Work to complete |
[A] In the text on prompting for scientific work, what is the critical risk when AI is asked to synthesize scientific literature?
[B] Print the part of the text on prompting for scientific work starting with "This pattern constrains" and going on through "requirements are paramount.".

Text shown |
Prompting for Scientific Documents and Data
Scientific work has specific challenges for AI use: the precision requirements are high, the domain vocabulary is specialized, the data formats are heterogeneous, and the distinction between established knowledge and emerging findings matters enormously. Prompting patterns for scientific work encode these requirements.
Working with literature and evidence
When asking AI to synthesize scientific literature, the critical risk is hallucination — confident citation of papers that don't exist or mischaracterization of papers that do. The mitigation is explicit sourcing requirements.
Pattern: "I am providing you with [N] research papers as attachments. Your task is to synthesize these specific papers only — do not add references from your training data that I have not provided. For every finding you cite, include the author name and year in parentheses, drawing only from the provided papers."
This pattern constrains the AI to your provided corpus. It doesn't prevent mischaracterization of the provided papers (that requires your verification), but it prevents fabrication of non-existent sources.
Working with experimental data
When asking AI to analyze or summarize experimental data, precision and uncertainty requirements are paramount.

Material supplied |

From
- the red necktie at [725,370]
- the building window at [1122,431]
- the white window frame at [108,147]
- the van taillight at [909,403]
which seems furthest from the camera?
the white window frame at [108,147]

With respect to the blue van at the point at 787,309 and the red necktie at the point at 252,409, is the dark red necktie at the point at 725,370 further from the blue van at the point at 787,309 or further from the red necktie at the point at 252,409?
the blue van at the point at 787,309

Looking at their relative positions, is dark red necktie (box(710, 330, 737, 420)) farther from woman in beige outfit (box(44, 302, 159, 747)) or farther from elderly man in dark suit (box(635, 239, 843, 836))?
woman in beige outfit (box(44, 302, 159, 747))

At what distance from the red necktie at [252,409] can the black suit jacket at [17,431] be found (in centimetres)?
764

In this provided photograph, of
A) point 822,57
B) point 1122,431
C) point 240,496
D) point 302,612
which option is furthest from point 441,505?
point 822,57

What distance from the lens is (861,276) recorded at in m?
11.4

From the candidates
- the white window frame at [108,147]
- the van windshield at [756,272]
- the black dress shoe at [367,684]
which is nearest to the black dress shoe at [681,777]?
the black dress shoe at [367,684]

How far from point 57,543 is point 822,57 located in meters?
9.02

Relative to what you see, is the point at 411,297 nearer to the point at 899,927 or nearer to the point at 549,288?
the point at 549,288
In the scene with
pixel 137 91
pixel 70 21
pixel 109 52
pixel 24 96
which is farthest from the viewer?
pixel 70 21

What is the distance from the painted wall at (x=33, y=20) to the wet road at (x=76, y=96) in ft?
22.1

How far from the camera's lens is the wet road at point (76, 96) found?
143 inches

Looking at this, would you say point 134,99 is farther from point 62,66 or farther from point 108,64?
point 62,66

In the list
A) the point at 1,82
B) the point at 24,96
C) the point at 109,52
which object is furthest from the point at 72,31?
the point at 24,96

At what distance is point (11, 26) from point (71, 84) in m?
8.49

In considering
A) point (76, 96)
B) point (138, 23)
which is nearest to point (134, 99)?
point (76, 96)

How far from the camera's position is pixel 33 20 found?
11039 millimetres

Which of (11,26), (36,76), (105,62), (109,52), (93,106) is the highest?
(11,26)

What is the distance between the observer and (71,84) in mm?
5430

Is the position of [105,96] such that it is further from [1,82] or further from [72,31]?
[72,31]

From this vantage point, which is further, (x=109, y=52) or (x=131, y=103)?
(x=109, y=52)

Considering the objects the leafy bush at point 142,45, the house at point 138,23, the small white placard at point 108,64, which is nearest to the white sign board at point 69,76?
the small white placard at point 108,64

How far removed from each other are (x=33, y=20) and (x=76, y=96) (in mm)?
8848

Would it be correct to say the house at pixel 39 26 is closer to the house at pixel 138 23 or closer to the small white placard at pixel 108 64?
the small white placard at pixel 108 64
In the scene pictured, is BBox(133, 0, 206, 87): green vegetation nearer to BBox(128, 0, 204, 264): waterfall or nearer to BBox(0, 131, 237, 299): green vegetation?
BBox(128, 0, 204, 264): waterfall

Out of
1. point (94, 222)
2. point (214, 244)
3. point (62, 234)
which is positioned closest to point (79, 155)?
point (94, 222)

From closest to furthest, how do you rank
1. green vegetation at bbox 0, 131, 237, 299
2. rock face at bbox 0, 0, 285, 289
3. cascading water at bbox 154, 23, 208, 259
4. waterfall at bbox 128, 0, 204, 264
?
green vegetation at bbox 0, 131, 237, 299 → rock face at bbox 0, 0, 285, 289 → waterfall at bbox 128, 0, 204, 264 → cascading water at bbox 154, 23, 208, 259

==

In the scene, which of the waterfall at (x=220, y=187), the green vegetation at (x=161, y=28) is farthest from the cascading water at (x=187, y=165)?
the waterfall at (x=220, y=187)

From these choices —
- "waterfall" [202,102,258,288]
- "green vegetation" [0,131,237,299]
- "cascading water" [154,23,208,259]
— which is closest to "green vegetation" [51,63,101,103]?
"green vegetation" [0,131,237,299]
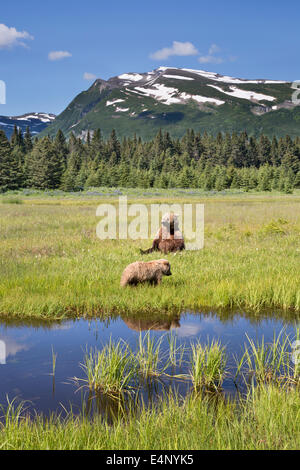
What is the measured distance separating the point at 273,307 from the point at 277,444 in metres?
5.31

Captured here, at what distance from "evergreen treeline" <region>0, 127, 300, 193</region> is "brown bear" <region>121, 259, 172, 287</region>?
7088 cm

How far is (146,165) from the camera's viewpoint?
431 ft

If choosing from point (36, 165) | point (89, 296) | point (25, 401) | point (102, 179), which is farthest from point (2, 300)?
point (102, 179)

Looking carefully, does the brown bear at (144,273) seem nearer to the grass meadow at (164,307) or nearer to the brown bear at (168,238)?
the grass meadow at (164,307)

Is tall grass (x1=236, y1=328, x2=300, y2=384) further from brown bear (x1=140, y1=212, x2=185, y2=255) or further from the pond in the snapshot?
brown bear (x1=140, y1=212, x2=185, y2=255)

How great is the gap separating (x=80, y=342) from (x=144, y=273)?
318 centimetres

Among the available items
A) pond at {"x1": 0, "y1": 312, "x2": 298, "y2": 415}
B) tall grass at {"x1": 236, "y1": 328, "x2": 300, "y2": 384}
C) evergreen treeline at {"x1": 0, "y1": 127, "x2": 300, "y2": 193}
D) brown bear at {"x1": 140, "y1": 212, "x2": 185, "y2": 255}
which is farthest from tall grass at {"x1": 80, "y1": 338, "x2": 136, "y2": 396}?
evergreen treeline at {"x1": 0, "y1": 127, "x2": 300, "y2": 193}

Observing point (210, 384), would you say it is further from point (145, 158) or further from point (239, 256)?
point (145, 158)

Answers for each item |
[A] Hallucination: confidently citing papers that don't exist or mischaracterizing papers that do.

[B]
This pattern constrains the AI to your provided corpus. It doesn't prevent mischaracterization of the provided papers (that requires your verification), but it prevents fabrication of non-existent sources.
Working with experimental data
When asking AI to analyze or summarize experimental data, precision and uncertainty requirements are paramount.